AMD Ryzen 5 3600 Review
Introduction
When we recently reviewed the PC Specialist Magma L1 system we were impressed by the performance of the middle model in the latest AMD Ryzen 3rd Generation CPUs, the Ryzen 5 3600.
We’ve already looked at the Ryzen 5 3600X CPU, but the vanilla Ryzen 5 3600 is a little cheaper without too many obvious drawbacks. Naturally having seen how it performs on a B450 motherboard with some great value part choices, we wondered how it would stack up if you gave it the full berries, with a X570 motherboard, RTX 2080 Ti GPU and the whole shebang.

* **Given data**
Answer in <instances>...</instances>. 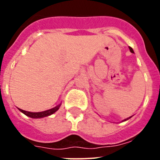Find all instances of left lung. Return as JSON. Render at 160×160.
<instances>
[{
	"label": "left lung",
	"instance_id": "obj_1",
	"mask_svg": "<svg viewBox=\"0 0 160 160\" xmlns=\"http://www.w3.org/2000/svg\"><path fill=\"white\" fill-rule=\"evenodd\" d=\"M129 49H130V50H131V53H134V51H133L132 48H131V47H129ZM131 117H129V118H126V119H124L123 121H126V120H128V119H129L130 118H131Z\"/></svg>",
	"mask_w": 160,
	"mask_h": 160
}]
</instances>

* **What is asked**
[1] According to the Ryzen 5 3600 review, which system's review left the writers impressed by this CPU?
[2] In the Ryzen 5 3600 review, condense the paragraph beginning "We’ve already looked" into a short bulleted list that keeps its main facts.
[3] Output the Ryzen 5 3600 review text starting with "AMD Ryzen 5" and going on through "the whole shebang.".
The data above comes from a separate source.

* **Results of the tasks**
[1] The PC Specialist Magma L1 system.

[2]
- The Ryzen 5 3600X CPU was already reviewed.
- The standard Ryzen 5 3600 is a little cheaper, without many obvious drawbacks.
- It had been seen performing on a B450 motherboard with good-value parts.
- The question now is how it performs in a high-end build with an X570 motherboard and an RTX 2080 Ti GPU.

[3]
AMD Ryzen 5 3600 Review
Introduction
When we recently reviewed the PC Specialist Magma L1 system we were impressed by the performance of the middle model in the latest AMD Ryzen 3rd Generation CPUs, the Ryzen 5 3600.
We’ve already looked at the Ryzen 5 3600X CPU, but the vanilla Ryzen 5 3600 is a little cheaper without too many obvious drawbacks. Naturally having seen how it performs on a B450 motherboard with some great value part choices, we wondered how it would stack up if you gave it the full berries, with a X570 motherboard, RTX 2080 Ti GPU and the whole shebang.